Entschließungsantrag der Fraktion BÜNDNIS 90/DIE GRÜNEN Drucksache 17/9106

Ich eröffne die Aussprache und erteile für die antragstellende Fraktion der SPD Herrn Abgeordneten Herter das Wort. Bitte sehr, Herr Kollege.

Frau Präsidentin! Liebe Kolleginnen, liebe Kollegen! „Klatschen allein reicht nicht.“ Dieser Satz einer Krankenschwester ist nicht nur Fanal geworden, sondern drückt wahrscheinlich auch das aus, was die meisten Beschäftigten in Zeiten von Corona denken. Das gilt für diejenigen, die uns

helfen, durch die Krise zu kommen. Das gilt aber auch für diejenigen, die in normalen Zeiten den Wohlstand unseres Landes hart erarbeiten und aktuell genau daran gehindert sind. In Krankenhäusern liegt heutzutage beides sehr nah beieinander: uns durch die Krise zu bringen und von Kurzarbeit bedroht zu sein.

Sehr verehrte Damen und Herren, Corona verlangt den Beschäftigten in diesem Land einiges ab. Rund die Hälfte der Unternehmen hat Kurzarbeit angemeldet, viele beabsichtigen es noch, um die Kosten des Auftragsausfalls wenigstens halbwegs in den Griff zu bekommen. Die Wertschätzung gegenüber den Arbeitnehmerinnen und Arbeitnehmern gebietet es, dafür zu sorgen, dass sie sicher durch die Krise kommen.

(Beifall von der SPD)

Das Kurzarbeitergeld erweist sich nicht erst in dieser Krise als wesentliches Instrument, um Kündigungen zu vermeiden. Olaf Scholz als damaliger Bundesarbeitsminister hat schon in der Finanzmarktkrise im Jahr 2009 mit der Durchsetzung von großzügigen Regelungen beim Kurzarbeitergeld dafür gesorgt, dass die Finanzmarktkrise nicht, im Gegensatz zu anderen Ländern in Europa und darüber hinaus, zu einem Beschäftigungskiller geworden ist, dass die Finanzmarktkrise nicht zu Massenarbeitslosigkeit geführt hat.

Was ist heute anders? Wir reden nicht über den Ausfall des Arbeitsvolumens zwischen 20 und 50 %, sondern wir reden oft über einen Ausfall des Arbeitsvolumens von 100 %.

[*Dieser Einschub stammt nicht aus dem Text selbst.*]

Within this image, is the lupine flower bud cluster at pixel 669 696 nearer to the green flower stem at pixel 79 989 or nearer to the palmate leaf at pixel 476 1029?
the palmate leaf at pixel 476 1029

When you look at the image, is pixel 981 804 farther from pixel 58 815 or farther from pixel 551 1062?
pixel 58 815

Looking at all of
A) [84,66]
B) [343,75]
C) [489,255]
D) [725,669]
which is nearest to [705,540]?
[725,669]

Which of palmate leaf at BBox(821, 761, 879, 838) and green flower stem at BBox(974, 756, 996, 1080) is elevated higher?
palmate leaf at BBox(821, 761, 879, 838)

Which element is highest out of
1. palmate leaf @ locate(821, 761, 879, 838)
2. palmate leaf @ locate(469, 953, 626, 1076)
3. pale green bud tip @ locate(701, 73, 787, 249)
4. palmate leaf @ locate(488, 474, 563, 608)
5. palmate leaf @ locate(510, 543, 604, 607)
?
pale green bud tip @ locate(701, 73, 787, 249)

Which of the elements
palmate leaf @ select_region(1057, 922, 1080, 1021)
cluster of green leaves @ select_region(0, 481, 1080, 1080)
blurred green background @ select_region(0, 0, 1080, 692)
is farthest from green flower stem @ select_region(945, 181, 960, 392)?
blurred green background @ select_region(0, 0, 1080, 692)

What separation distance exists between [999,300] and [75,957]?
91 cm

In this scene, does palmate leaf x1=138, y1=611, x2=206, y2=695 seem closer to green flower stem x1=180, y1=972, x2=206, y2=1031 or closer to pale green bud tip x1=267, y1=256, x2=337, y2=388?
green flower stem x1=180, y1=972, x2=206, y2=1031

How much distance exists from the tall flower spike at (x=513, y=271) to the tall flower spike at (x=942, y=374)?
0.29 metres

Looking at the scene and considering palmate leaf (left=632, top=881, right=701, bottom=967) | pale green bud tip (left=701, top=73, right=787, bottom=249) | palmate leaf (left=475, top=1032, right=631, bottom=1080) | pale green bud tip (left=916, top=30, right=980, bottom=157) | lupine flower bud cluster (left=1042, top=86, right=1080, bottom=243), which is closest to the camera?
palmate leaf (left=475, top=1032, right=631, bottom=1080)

Die Auswirkungen allerdings – nach dem, was wir heute wissen und über den Shutdown, aber auch über die wirtschaftlichen Hindernisse bei der Frage des Wiederanfahrens der Wirtschaft und des Arbeitsmarktes schon gelernt haben und sehen können – sind nicht in Monaten abzuarbeiten, wie es bei der Finanzmarktkrise am Ende der Fall war.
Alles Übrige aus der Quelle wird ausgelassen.